Michael Buckley was on CNN discussing the YouTube Partnership program, and how it has allowed him to follow his passion full-time. I’m hoping Buckley’s recent press can remind people of two things. First, this space has grown up. I predicted people would be earning 6-figure incomes in 2007 and I was too ambitious. But now folks like KipKay on Metacafe (who earned 6-figures last year, but has slowed down significantly) and Michael Buckley (WhattheBuckShow) are proving that it’s possible. Second, Buckley reminds us to be realistic. Buckley worked like crazy, has crowd-gathering talent, and promotes himself well. Buckley is on Inside Edition tonight, and the media seems rather interested in the notion that people can quit their jobs and live independently via YouTube.
Want to make a living on YouTube? Some tips
- Remember it won’t happen overnight.
- Find a niche. Buckley is appealing to celebrity-watchers that like a regular online digest.
- Read my free eBook: How to Become Popular on YouTube Without Any Talent
- Promote yourself, and ensure you use copyright-free content.
- RSS or read this blog often- it’s dedicated to helping creators make income (and show advertisers how to enhance their brands via known YouTube creators.
- Join the YouTube Partners program once you have a decent amount of videos and views
- Create a lot of content that people want- much of Buckley’s revenue is due to his constantly topical videos, and residual income he earns from his collection.
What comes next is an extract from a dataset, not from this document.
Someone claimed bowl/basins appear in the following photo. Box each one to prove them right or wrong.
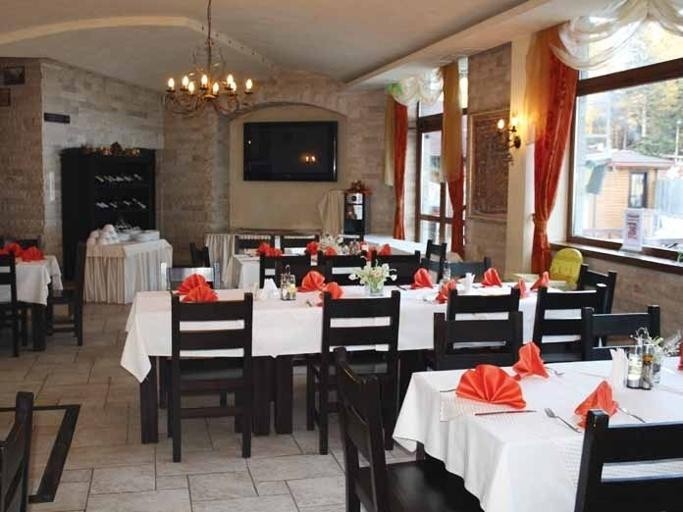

For instance, the vast majority of my income comes from continuous views to the top videos I’ve created that continue to get views.
You’ll need to be a top YouTube creator to live from its advertising sharing, but many of us are supplementing our income. I maintain that the highest earning comes from “sponsored videos.” These aren’t easy to find, but they’re nice income.
Buckley had a modest income before going full-time, and that helps. I’ve got four kids and a mortgage, so it will be a while before YouTube can match my day-job income. But it’s a fun way to make an additional income source, and my video revenue is certainly more than I made in my first job post MBA.